• Instructions to follow:
In the interview text, please name the first place Bettina Arndt tells lucy to go for help.

• Text passage:
┌──
Sunday, July 26, 2009

Interviewer: 60 Minutes presents a live interview with sexpert, Bettina Arndt here to talk to us about ultimate love making.

Interviewer: Bettina thank you for talking to us tonight, in our live online chat room.

Bettina Arndt: Thank you for having me here tonight.

Interviewer: Now we will go to the questions from our guests.

Anon asks: I find it frustrating that it’s always made out that the man is the one missing out. I am in the opposite boat and feel in the minority. How common is this where it’s the woman that’s missing out?

Bettina Arndt: In my research I've found about 1 in 10 women were in situation. All find it very frustrating as they are not used to being rejected. They know most of their friends have partners who are desperate for sex with them. You might like to read the stories of these women in the sex diaries. I'm sure you'll find it comforting to realise there are other women like you. I'm also involved in a new project where women in your situation are writing for me, perhaps you would like to volunteer. See my website www.bettinaarndt.com.au for more details.

lucy asks: I was watching the report on couple’s sex lives. I am getting married in 4 months. The sex in our relationship is not that good for me. It not that I am not interested or that I don't want to do it. Sex for me is for most of the time painful or uncomfortable. I am always very tense when we have intercourse because I know it is going to be painful and uncomfortable. (So as you can tell I do not get any pleasure during sex) I really want to enjoy sex and have a good sexual relationship. What can I do about this, should I be seeing some one about it?

Bettina Arndt: Yes, you must seek expert help with this. Your GP may be able to help you so that's where I would start. Don't be uncomfortable about talking about it, it's no an uncommon problem. You might like to contact me for referral to a real expert in this area. There is no reason for intercourse to be painful there is always absolution to make it a pleasurable experience for you. You must not start your married life with this problem as it will only create a chasm between you. And do talk to your fiance about this too there's no point hiding a problem like this.
└──
• Supplied information:
┌──
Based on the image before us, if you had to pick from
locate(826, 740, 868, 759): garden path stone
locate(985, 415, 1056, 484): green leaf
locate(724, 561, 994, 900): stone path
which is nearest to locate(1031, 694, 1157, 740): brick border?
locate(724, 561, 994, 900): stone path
└──
• Response to this exercise:
Her GP.